→ **WORK TO COMPLETE**:
1. Answer these questions about the holiday bash thread:
(a) What kind of pie does pdswife plan to bring?
(b) Who does mudbug plan to bring to the bash?
(c) What kind of boots is -DEADLY SUSHI- wearing?
2. In the holiday bash thread, copy the passage that begins at the words "what will you" and stops after "my dc friends!", renaming "confetti" as "streamers".

→ **EXTRACT PROVIDED**:

────────────────────

# Virtual Holiday Bash for our Discuss Cookers



## luvs (Dec 8, 2005)

what do you think, guys?  i think we ought to get this bash started!

what will you bring? food? gifts? good cheer? drinks? confetti for 2006?
we have awhile to decide what we'll bring.
i'm bringing a gift for all my dc friends!


----------



## pdswife (Dec 8, 2005)

I'll bring gifts for everyone and a pecan pie with a grahm cracker crust
oh and some hot chocolate and a bottle of Kaluha.


----------



## mudbug (Dec 8, 2005)

I will bring buckytom.  He is always good cheer.


----------



## pdswife (Dec 8, 2005)

What a great idea Mud!! 
He'll have us all giggling in no time.


----------



## urmaniac13 (Dec 8, 2005)

Team Bucky up with Ken... now we will have a real laugh-a-minute!!


----------



## -DEADLY SUSHI- (Dec 8, 2005)

Sure sure..... Bucky is the "it" person. Well Im wearing my Ugg boots and my REAL synthetic wolf pants with a turtle hat. And I get NO love.

────────────────────

→ **DATASET CONTENT**:
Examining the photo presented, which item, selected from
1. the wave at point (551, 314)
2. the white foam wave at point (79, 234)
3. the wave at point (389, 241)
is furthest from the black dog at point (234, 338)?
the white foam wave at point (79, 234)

────────────────────

→ **WORKED ANSWERS**:
1.
(a) Pecan
(b) buckytom
(c) Ugg boots

2.
what will you bring? food? gifts? good cheer? drinks? streamers for 2006?
we have awhile to decide what we'll bring.
i'm bringing a gift for all my dc friends!